The advantages and limitations of cost-benefit analysis are:


Here are some advantages of performing cost-benefit analysis:

  • It is a data-driven approach. It evaluates the financial metrics of a project, allowing organisations to take evidence-based decisions. This enables bias-free decision-making in an organisation.

  • It simplifies the decision-making process. Analysing the viability of a project can be complex because of several variables involved. Using cost and benefit to compare a project's cost and projected revenue can help simplify decision-making.

  • It enables strategic planning. Organisations can benefit from using this technique to determine projects that can generate higher revenue in the future. This helps them set monetary budgets and prepare short-term and long-term goals.

Related: What Is Opportunity Cost? (Plus How To Calculate It)


Here are some limitations to performing cost-benefit analysis:

  • It may not measure the quality aspects of a project. Some elements of a project may not offer monetary benefits, depending on their mission and purpose. The cost-benefit analysis does not consider non-financial metrics in its calculation.

  • It may give skewed results if there is an inconsistency in data. The analysis is reliant on forecasts to determine the expected revenue. Inconsistencies in data can cause errors in expected findings.

  • It may be unnecessary for smaller projects. The analysis requires capital and resources and may not be necessary for projects with less budget and shorter time frames.

  • It does not consider external factors. The technique does not consider external factors such as geopolitical situations, inflation and recession, market fluctuations and supply and demand. This method may not be the best choice for very long-term projects with significant investments.
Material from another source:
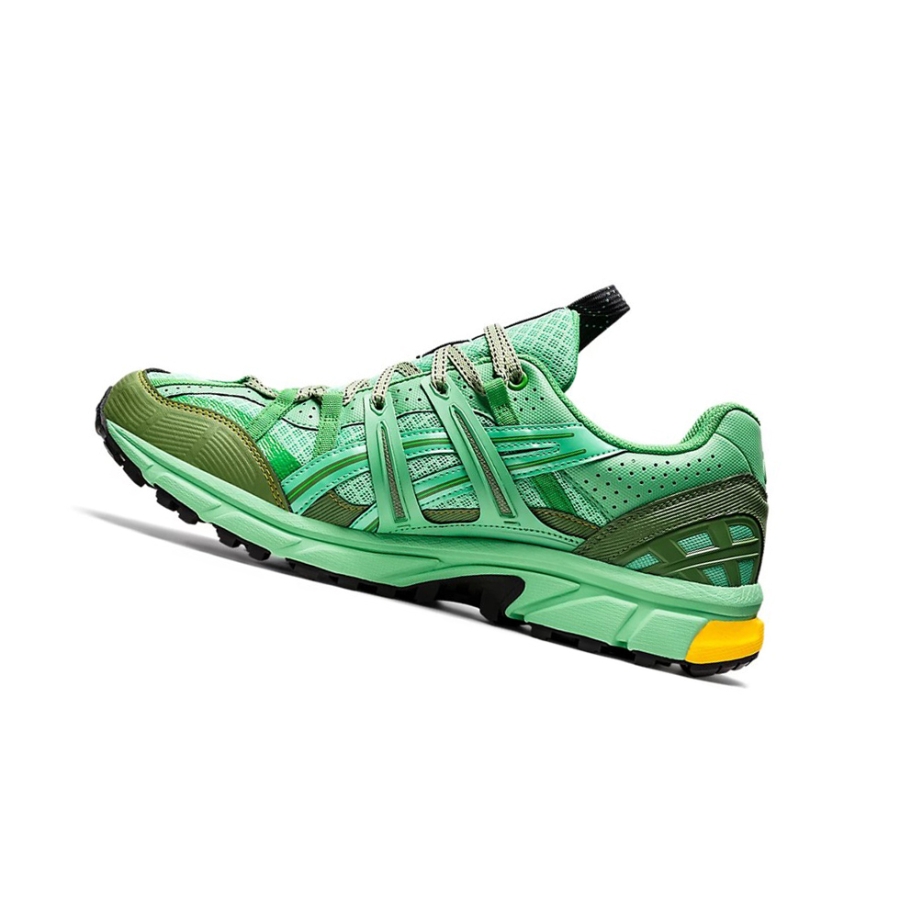 Spring Bouquet / Blue Graphite Men's Asics HS4-S GEL-SONOMA 15-50 GTX Sneakers | US84157XE - Asics Outlet Sale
Related: What Is Cost Accounting? (Definition And Objectives)

Why Is It Important To Calculate The Cost-Benefit Ratio?

A cost-benefit ratio is important for the following reasons:

  • Investors can use it to decide if investing in a project would yield a good return on investment (ROI).

  • Businesses can benchmark two or more projects to choose one that is more profitable.
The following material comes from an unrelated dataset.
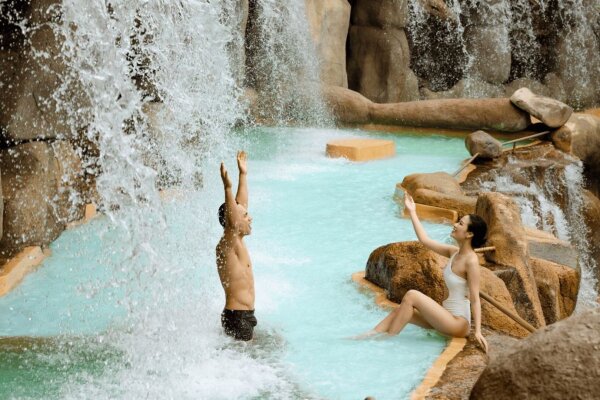 Нячанг: I-Resort Spa — грязевые ванны и минеральные бассейны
  • Companies can prioritise projects that have a higher return.

  • Companies can use this ratio to quantify their decision-making process.

Related: What Is Implicit Cost And Explicit Cost? (With Examples)
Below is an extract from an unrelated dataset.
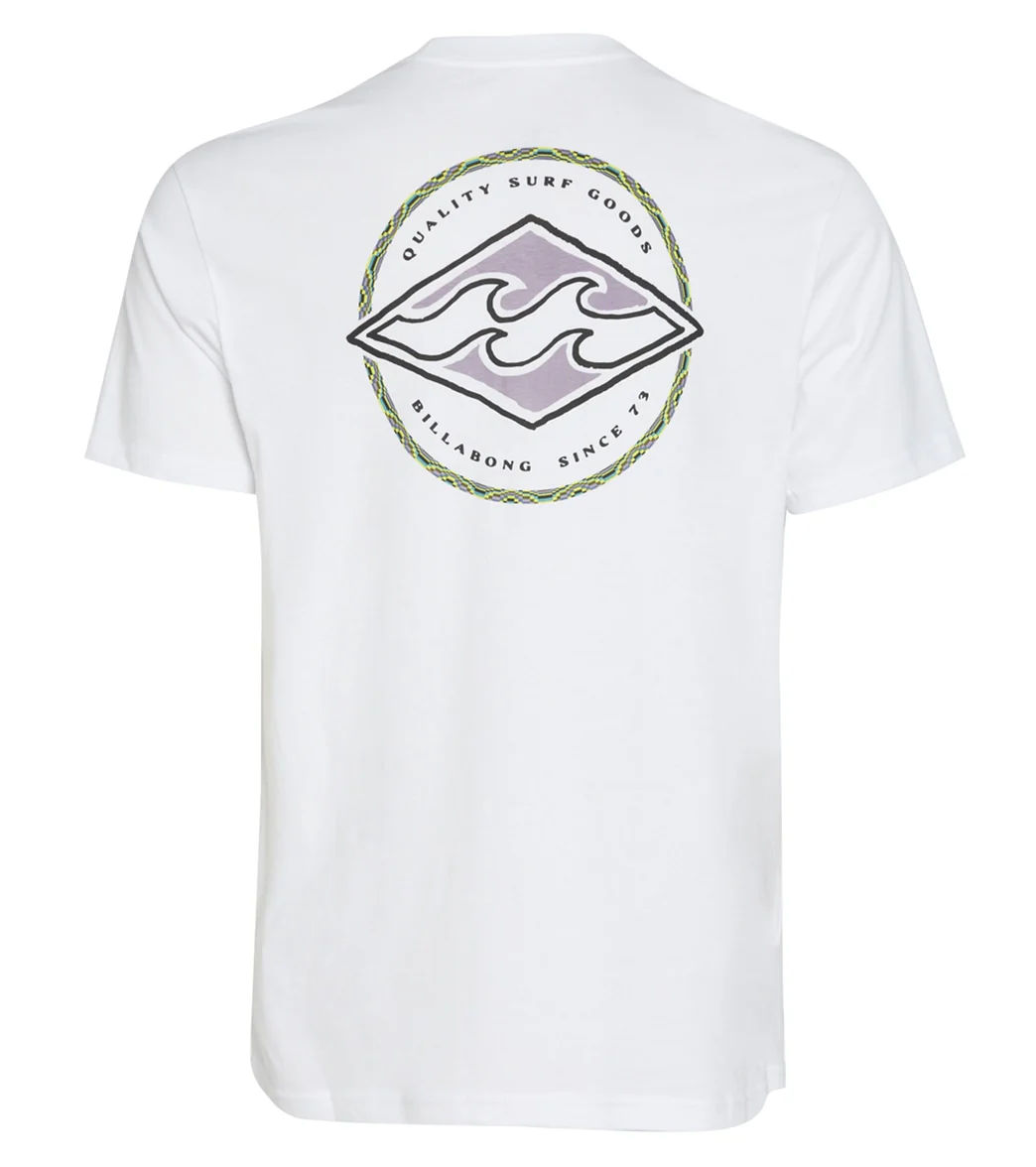 Billabong Men's Rotor Diamond Short Sleeve Tee - Image 2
Example For Cost-Benefit Analysis

Here is another example to help you understand how to perform a cost-benefit analysis for a project:

A machinery company plans to invest ₹2,00,000 to renovate some of its machines. It estimates an incremental benefit of ₹25,000 in the first year, ₹21,000 in the second year and ₹19,000 in the third year. It wants to know if the project would yield a profit if the discounting rate is 5%.

  • The total cost of investment: ₹2,00,000

  • PV of benefit in the first year: ₹25,000 / (1 + 5%)¹ = ₹23,809.5

  • PV of benefit in the second year: ₹21,000 / (1 + 5%)² = ₹19,047.6

  • PV of benefit in the second year: ₹19,000 / (1 + 5%)³ = ₹16,412.1

PV of future benefits = ₹23,809.5 + ₹19,047.6 + ₹16,412.1 = ₹59,269.2

The PV formula for costs is the same as the total investment because the company pays it at once instead of paying it in parts over three years.

PV of future costs = total investment = ₹2,00,000

Cost-benefit ratio = PV of future benefits / PV of future costs = 59269.2 / 200000 = 0.29

Since the ratio is below one, the project's costs outweigh its benefits. The company does not require undertaking this renovation.